Edward Lampert the hedge fund manager appears to have done a good job negotiating with Edward Lampert the Sears Holdings Corp. chairman.
The manager of Bay Harbor, Florida–based hedge fund firm ESL Investments agreed to lend $400 million to Sears, the struggling cash-strapped retailer whose largest shareholders are ESL and Lampert.
Under the terms, the loan — which matures on December 31 — will have an annual interest rate of 5 percent. Sears will also pay an up-front fee of 1.75 percent of principal. The loan can be extended an additional two months for an additional 0.5 percent fee. Sears is guaranteeing the loan, which is secured by a first-priority lien on 25 properties owned by the retailer.
These are pretty good terms for ESL in this interest rate environment. For example, the SPDR Barclays Short Term High Yield Bond ETF is now yielding 5.25 percent. The current yield to maturity on the Bloomberg Global High Yield Corporate Bond Index — which comprises bonds with an average life of a little less than five years — is 5.88 percent. The Fidelity Floating Rate High Income mutual fund, which buys bank loans whose interest rates reset every 30 to 90 days, now yields 2.5 percent.
The Sears loan may turn out to be one of ESL’s best investments of the year. As of today, the hedge fund’s portfolio of five stocks — valued at roughly $2.3 billion as of June 30 — is down about 7 percent, according to Alpha’s calculations.

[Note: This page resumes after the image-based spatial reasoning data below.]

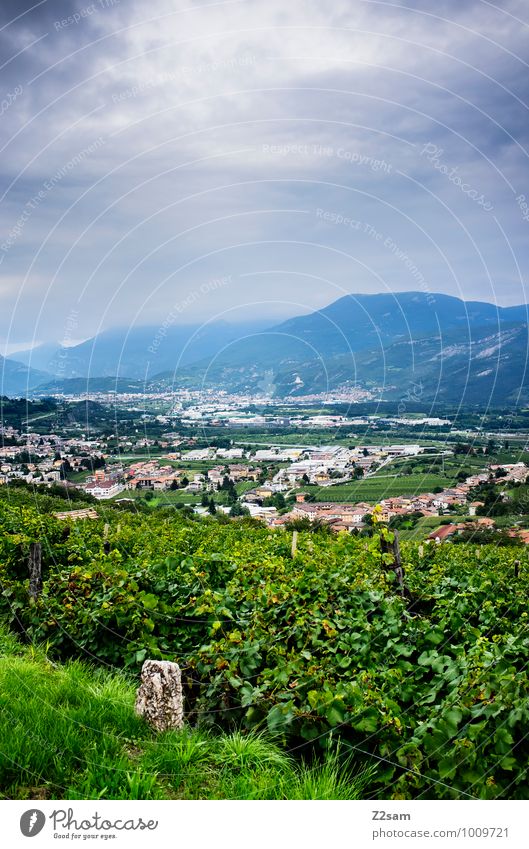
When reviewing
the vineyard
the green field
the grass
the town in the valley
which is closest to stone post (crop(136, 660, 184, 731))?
the grass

Sears Holdings, which accounts for roughly $1 billion of ESL’s equity assets, is down nearly 40 percent year to date, while spin-off Sears Hometown and Outlet Stores, which was worth $124 million as of June 30, is off about 32 percent.
This is somewhat offset by another Sears spin-off, Lands’ End. Since it began trading in early April, the stock has surged more than 50 percent from its opening price.

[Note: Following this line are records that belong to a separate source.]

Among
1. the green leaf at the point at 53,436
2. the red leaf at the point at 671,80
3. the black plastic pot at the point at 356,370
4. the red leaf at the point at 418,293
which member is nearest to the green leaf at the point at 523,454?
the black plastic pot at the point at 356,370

Otherwise, longtime holding AutoNation, which ESL and Lampert have been consistently paring over the past few years, is up just 4 percent this year, while ESL’s $116 million investment in Gap is up 13 percent.
It is not clear how all of ESL’s investments have fared, however. For example, according to a separate regulatory filing, ESL had a total of $4.2 billion under management at the end of 2013. This was much more than the $2.5 billion disclosed in its year-end 13F, which includes only U.S.-listed equities. Presumably, part of the difference in the two figures is Lampert’s own capital in the hedge fund.
However, the Sears and AutoNation holdings in the 13F do not include Lampert’s personal shares.
In any case, the 5 percent annualized gain from the Sears loan on $400 million of that nonequity assets should help offset some of the current losses in the stock portfolio, mostly due to declines in Sears itself and Sears Hometown and Outlet Stores.